La interpretación moderna de los Derechos Humanos anda prestándose a confusiones y abusos; en parte, porque el concepto de “derecho” parece suponer la delimitación clara de algo que corresponde a una persona real y en un tiempo y lugar determinados, lo que no siempre ocurre con los derechos recogidos en la Declaración; y, menos aún, con otros “nuevos derechos que algunos reivindican.
Hasta la fecha no han faltado grandes pensadores que han sostenido con firmeza que llamar a esos bienes humanos básicos “derechos”, lejos de encuadrarse armoniosamente, encierran peligrosas confusiones. Se comparta, o no, la visión de tales autores, el lenguaje de los derechos humanos anda desbocado, hasta el punto de ser utilizado hoy para defender todo tipo de deseos y pretensiones. El interrogante que hemos de hacernos es si el discurso de los derechos, loable en sí mismo, tan sólo se había extraviado por una interpretación defectuosa o una relectura falaz. De ser así, a fin de cuentas, bastaría con reencauzarlo a su recto entendimiento porque, a fin de cuentas, el abuso de tales categorías no priva a su recto empleo de legitimidad.
Si un derecho está formulado sin medida alguna, ¿en qué medida puede calificarse como un derecho?
Quisiera llamar la atención, sin embargo, sobre una equivocidad manifiesta. En la célebre obra de Ronald Dworkin, Taking Rights Seriously, donde defendía con entusiasmo los derechos como “triunfos”, al estilo de un juego de cartas, como capacidad de vencer frente a cualquier argumento que se le oponga. Un ciudadano quema la bandera nacional en público y es castigado; se inicia una discusión sobre si es legítimo o no castigarle, hasta que en la discusión se cuela, de manera solemne, la exclamación: ¡Tengo derecho a la libertad de expresión!” Parece obvio que el derecho a la libertad de expresión no debe incluir un derecho a injuriar a alguien sin ninguna razón, ni un derecho a engañar a quien tiene derecho a que se le diga la verdad. Uno no tiene derecho a expresarse de cualquier modo, pero el caso es que las parcas declaraciones de derechos no dicen absolutamente nada acerca de cuál es, aquí y ahora, la medida de mi legitima libertad de expresión. Ahora bien, si un derecho está formulado sin medida alguna, ¿en qué medida puede calificarse como un derecho?
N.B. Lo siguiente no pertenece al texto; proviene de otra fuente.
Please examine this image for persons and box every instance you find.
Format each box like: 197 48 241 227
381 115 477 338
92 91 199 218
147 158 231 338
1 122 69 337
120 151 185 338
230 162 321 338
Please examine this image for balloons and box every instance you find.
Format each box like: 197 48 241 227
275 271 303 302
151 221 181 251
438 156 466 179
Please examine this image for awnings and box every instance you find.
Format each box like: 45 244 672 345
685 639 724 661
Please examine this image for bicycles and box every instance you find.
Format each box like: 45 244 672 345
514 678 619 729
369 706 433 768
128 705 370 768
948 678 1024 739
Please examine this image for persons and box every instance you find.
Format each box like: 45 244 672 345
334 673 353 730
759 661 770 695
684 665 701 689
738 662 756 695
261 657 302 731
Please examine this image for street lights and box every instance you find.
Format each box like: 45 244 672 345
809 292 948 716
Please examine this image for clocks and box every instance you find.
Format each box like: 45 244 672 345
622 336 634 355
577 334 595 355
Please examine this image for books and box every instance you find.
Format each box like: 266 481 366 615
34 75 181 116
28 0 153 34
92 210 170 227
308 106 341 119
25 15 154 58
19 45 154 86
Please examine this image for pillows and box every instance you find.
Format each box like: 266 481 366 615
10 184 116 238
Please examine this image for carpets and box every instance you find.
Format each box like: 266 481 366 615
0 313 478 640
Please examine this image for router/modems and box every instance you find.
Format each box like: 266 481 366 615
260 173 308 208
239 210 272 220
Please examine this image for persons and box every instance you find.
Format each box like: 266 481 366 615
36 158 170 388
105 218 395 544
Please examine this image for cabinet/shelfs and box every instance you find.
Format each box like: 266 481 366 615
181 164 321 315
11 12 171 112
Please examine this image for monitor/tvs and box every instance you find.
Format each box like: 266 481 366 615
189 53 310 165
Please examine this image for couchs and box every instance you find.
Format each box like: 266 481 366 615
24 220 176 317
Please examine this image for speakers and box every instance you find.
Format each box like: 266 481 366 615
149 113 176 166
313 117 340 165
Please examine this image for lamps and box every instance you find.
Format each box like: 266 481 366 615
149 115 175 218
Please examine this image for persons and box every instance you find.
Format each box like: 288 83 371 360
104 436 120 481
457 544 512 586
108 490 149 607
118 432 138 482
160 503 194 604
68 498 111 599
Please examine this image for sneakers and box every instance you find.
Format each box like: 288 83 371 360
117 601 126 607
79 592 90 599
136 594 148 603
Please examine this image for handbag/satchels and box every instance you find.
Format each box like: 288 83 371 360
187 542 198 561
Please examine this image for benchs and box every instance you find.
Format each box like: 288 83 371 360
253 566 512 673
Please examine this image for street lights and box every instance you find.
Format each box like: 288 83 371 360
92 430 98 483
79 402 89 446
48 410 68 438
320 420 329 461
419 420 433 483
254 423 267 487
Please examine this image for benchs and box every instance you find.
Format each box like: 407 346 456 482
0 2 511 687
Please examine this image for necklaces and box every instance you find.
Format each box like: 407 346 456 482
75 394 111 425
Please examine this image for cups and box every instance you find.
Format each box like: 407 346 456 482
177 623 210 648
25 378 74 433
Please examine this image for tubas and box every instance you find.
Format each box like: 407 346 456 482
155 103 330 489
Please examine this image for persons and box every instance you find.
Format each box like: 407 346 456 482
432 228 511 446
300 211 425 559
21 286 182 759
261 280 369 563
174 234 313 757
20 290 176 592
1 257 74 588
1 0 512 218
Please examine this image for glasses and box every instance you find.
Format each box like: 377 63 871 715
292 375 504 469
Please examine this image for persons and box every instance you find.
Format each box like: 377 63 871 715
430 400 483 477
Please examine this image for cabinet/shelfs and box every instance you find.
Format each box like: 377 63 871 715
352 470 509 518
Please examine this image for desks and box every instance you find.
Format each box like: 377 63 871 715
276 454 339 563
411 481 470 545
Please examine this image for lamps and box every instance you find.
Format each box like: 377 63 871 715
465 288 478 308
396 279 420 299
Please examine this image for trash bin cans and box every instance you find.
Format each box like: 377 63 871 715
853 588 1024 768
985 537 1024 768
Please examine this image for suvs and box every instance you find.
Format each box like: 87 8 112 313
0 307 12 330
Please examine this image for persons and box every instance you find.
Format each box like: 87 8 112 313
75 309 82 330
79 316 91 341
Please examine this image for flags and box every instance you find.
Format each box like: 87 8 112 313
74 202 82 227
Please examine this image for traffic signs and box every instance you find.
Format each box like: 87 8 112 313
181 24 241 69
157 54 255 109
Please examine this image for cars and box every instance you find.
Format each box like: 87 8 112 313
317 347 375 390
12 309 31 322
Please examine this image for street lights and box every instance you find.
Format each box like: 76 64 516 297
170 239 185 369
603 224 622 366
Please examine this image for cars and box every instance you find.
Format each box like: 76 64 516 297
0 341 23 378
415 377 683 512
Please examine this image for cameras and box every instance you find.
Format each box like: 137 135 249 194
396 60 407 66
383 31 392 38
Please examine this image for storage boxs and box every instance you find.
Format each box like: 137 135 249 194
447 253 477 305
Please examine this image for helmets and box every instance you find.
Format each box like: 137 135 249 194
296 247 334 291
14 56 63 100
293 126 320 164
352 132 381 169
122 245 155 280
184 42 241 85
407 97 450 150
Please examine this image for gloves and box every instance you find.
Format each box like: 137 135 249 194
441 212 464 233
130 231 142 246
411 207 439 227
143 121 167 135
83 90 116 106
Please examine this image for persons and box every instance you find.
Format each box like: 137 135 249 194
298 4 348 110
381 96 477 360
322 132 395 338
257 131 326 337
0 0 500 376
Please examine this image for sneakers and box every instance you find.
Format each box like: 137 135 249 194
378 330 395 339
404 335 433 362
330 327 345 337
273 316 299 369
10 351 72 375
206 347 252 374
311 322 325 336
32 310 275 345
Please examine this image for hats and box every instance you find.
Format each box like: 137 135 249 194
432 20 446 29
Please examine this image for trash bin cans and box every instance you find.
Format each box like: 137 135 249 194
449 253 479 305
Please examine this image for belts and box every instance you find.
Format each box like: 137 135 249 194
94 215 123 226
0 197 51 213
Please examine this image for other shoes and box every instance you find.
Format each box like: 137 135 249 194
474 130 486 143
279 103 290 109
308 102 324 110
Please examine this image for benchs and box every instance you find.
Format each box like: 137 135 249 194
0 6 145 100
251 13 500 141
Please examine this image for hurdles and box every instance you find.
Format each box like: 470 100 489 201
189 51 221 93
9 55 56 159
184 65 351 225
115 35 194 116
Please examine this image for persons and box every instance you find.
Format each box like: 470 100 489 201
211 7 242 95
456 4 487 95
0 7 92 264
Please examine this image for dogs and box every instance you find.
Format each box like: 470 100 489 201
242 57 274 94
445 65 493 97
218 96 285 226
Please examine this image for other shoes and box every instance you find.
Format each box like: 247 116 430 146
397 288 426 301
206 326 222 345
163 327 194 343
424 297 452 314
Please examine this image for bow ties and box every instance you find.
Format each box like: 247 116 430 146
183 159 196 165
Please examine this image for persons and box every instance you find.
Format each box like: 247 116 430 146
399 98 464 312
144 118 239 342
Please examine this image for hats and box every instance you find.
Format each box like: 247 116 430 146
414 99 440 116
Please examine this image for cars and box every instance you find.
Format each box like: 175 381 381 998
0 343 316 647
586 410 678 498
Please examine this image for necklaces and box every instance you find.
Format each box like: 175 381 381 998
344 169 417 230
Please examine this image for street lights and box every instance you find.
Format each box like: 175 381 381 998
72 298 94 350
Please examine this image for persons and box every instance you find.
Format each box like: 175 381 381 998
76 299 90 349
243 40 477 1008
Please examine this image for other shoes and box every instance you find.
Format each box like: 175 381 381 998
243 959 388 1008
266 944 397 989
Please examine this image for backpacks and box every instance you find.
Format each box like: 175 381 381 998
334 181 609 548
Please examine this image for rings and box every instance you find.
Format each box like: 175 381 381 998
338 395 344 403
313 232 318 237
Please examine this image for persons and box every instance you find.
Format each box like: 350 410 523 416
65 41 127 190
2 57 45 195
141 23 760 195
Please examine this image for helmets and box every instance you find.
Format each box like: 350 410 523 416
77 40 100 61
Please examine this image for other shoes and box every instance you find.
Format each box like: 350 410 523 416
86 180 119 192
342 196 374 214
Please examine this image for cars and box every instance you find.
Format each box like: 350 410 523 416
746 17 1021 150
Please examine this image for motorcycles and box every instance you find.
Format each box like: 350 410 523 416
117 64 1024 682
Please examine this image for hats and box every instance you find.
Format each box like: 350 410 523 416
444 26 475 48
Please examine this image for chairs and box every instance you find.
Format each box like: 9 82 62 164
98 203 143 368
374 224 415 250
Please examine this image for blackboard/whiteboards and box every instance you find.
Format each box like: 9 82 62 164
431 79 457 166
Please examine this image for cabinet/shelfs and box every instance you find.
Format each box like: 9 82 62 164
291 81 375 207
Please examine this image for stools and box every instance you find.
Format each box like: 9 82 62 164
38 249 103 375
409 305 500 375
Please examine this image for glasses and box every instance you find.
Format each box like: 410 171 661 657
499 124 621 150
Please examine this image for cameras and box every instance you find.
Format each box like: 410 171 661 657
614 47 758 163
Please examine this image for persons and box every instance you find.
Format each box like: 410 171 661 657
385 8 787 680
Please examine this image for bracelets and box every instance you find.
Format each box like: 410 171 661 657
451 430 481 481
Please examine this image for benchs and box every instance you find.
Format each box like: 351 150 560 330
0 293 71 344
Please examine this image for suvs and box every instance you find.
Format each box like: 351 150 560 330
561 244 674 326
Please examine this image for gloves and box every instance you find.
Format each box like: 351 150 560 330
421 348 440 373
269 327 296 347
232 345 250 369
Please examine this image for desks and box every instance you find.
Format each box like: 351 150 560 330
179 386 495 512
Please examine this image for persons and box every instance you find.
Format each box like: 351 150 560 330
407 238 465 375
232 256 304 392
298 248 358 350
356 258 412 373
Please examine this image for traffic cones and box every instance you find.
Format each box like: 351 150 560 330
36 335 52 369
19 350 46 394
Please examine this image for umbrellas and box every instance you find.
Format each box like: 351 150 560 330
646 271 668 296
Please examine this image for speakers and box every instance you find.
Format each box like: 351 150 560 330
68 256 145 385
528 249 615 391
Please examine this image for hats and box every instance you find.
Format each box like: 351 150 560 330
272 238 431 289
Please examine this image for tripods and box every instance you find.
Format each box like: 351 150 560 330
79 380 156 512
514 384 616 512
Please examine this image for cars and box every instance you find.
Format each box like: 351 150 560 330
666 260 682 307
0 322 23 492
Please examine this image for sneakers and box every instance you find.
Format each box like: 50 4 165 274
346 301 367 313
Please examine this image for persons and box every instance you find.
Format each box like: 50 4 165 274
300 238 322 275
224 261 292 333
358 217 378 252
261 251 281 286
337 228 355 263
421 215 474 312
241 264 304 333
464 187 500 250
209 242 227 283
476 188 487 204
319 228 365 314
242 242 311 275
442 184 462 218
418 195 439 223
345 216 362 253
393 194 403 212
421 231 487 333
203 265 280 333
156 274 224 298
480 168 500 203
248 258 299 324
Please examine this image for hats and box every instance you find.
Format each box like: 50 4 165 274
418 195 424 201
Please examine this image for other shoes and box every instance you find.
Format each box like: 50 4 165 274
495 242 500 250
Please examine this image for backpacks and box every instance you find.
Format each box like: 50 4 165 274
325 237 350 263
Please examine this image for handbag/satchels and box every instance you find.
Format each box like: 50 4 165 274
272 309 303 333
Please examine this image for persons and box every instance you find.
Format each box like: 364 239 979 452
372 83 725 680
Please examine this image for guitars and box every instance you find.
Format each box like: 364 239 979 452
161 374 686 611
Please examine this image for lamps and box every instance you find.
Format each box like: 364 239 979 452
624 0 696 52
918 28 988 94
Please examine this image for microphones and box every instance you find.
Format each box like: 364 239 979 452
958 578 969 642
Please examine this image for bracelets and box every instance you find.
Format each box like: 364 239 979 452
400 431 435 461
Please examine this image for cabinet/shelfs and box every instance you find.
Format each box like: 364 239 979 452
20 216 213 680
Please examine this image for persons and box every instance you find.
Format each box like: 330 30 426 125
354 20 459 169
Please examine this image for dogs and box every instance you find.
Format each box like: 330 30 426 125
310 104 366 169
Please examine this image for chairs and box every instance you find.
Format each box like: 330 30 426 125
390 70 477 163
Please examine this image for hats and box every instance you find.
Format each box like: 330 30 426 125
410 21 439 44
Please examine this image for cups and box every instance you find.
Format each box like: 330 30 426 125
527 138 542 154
Proclamar derechos sin una medida clara se presta a notable confusión, dado que el concepto de derecho parece indicar algo atribuido de manera auténtica, algo que, en justicia, le corresponde a alguien real. No sucede así, sin embargo, con la mayoría de afirmaciones hacia derechos humanos. Tales aserciones necesitan ser sometidas a un proceso racional de especificación, evaluación y cualificación de un modo que hasta cierto punto impide ver el sonido concluyente y perentorio de “…tener derecho a…”. Calificar como “derecho” lo que en pureza es un bien, un valor genérico o una aspiración de partida cuyos contornos están pendientes de definir, no está exento de problemas, dado que el calificativo de “derecho” sugiere algo asignado claramente y con medida.
Los bienes humanos recogidos en los catálogos de derechos (vida, expresión, privacidad, etc) no pueden ser más que simples premisas para la deliberación sobre lo justo; pero, al ser denominados “derechos”, se presentan como algo más que eso, porque un derecho es, en sentido estricto, la conclusión de la deliberación sobre lo justo. Cuando invoco genéricamente mi libertad como un derecho, estoy apuntando a un simple bien humano, pero lo hago como si se tratase de algo que me corresponde definitivamente, antes incluso, pues, de definir la medida en que me corresponde realmente. Justamente por ello, cabe señalar que en su ·tendencia a sacar del tablero todas las demás consideraciones morales”, el discurso de los derechos “se adelanta y cierra toda deliberación” mediante una declaración inicial de lo que es propiamente una conclusión.
A la luz de lo planteado, sería un signo de ligereza intelectual caricaturizar la crítica del discurso de los derechos humanos como fruto de una vuelta al positivismo, de la insensibilidad hacia lo humano o, incluso, de una especie de añoranza ancestral de tiempos autoritarios. El estado de desconcierto en que se encuentra este discurso es, cuando menos, una llamada a volver sobre las advertencias de quienes han reflexionado críticamente sobre él, desde Burke hasta nuestros días. Muchas de estas voces están bien lejos de cualquier positivismo o relativismo, y reivindican una estricta vinculación con la tradición clásica de la ley natural.
Opino que sería un error, por consiguiente, hacer oídos sordos a sus razonamientos, o despacharlos sin el riguroso examen que merecen.